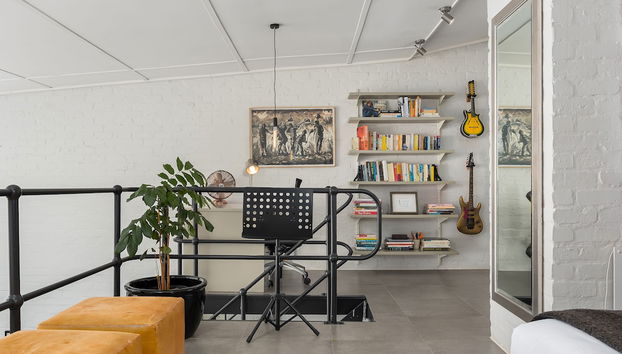 Quarto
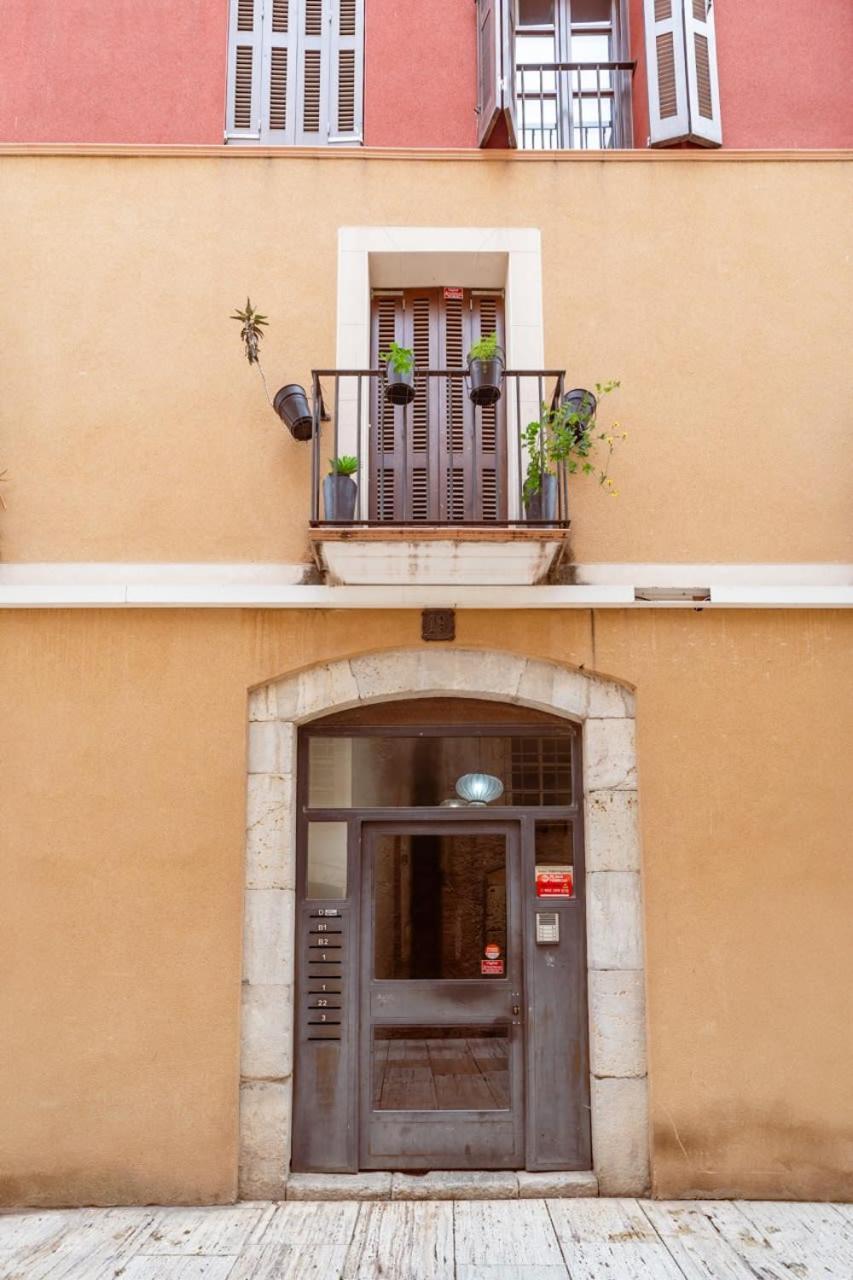 Ferrers By Tarragonadays Apartment Exterior photo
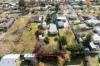 27 Jubilee Avenue, Orange, NSW 2800-Image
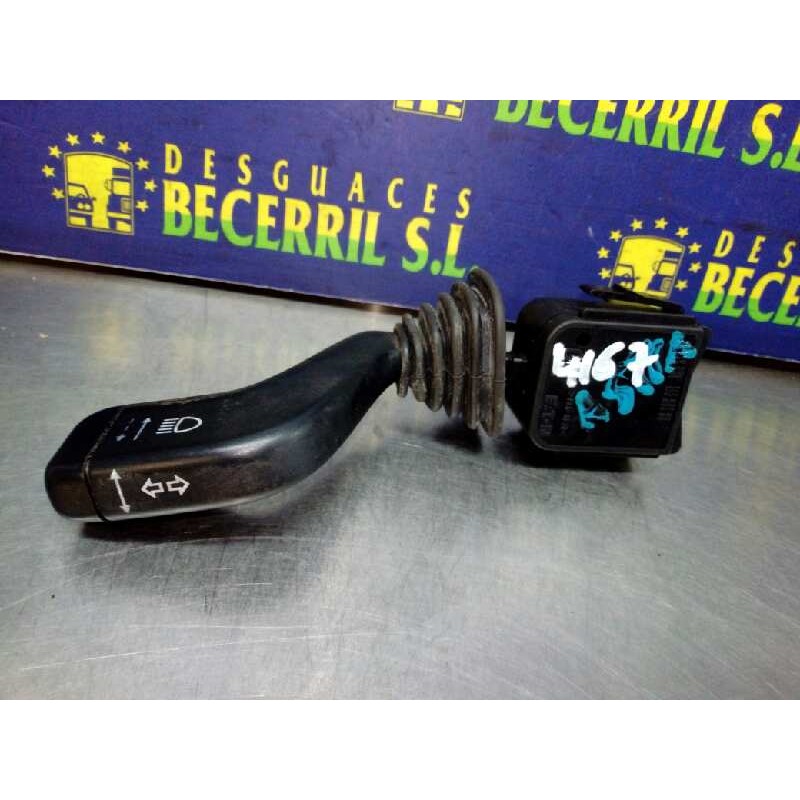Recambio de mando luces para opel corsa b fresh referencia OEM IAM Recambio de mando luces para opel corsa b fresh referencia OEM IAM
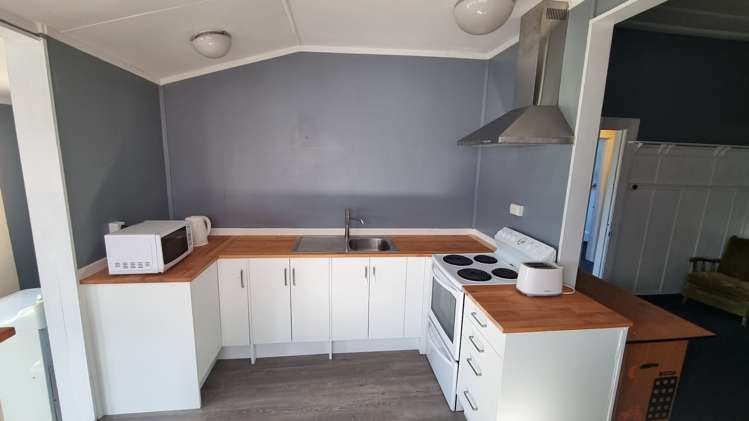 73 Loyalty Street Forbury_7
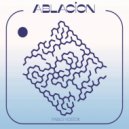 Pablo Vostok - Punto de Quiebre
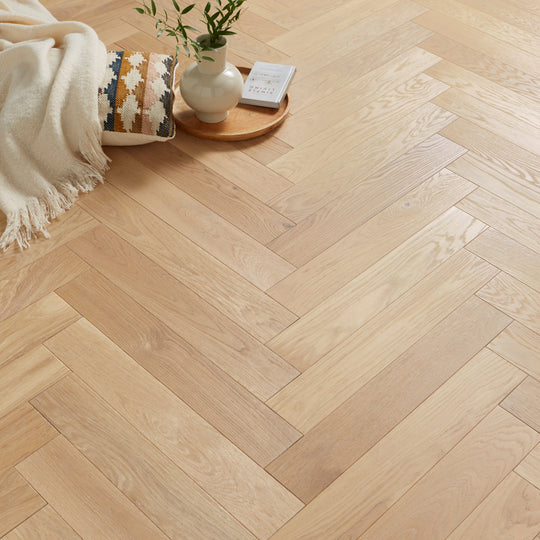Somersby Oak 1.92 / £86.19m2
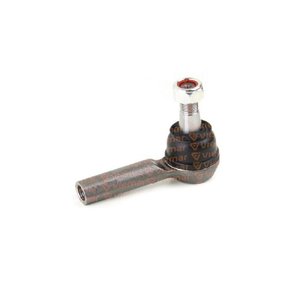 Terminal Direção Externo Nissan Frontier 1998 a 2007 - Viemar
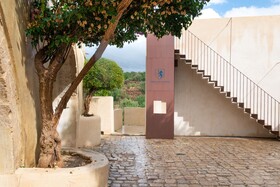 Terre Di Romanello Relais In Val Di Noto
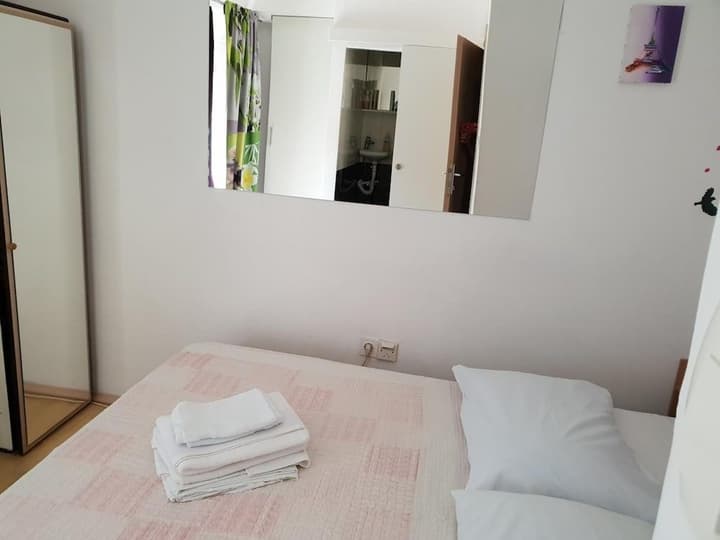 GUEST HOUSE ROKI & DIVA - ADULTS ONLY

**DESCRIPTION OF THE TASK:** Can you output every line of the data above verbatim, with the pictures left out?

**WRITTEN RESPONSE:**
 Quarto
 Ferrers By Tarragonadays Apartment Exterior photo
 27 Jubilee Avenue, Orange, NSW 2800-Image
Recambio de mando luces para opel corsa b fresh referencia OEM IAM Recambio de mando luces para opel corsa b fresh referencia OEM IAM
 73 Loyalty Street Forbury_7
 Pablo Vostok - Punto de Quiebre
Somersby Oak 1.92 / £86.19m2
 Terminal Direção Externo Nissan Frontier 1998 a 2007 - Viemar
 Terre Di Romanello Relais In Val Di Noto
 GUEST HOUSE ROKI & DIVA - ADULTS ONLY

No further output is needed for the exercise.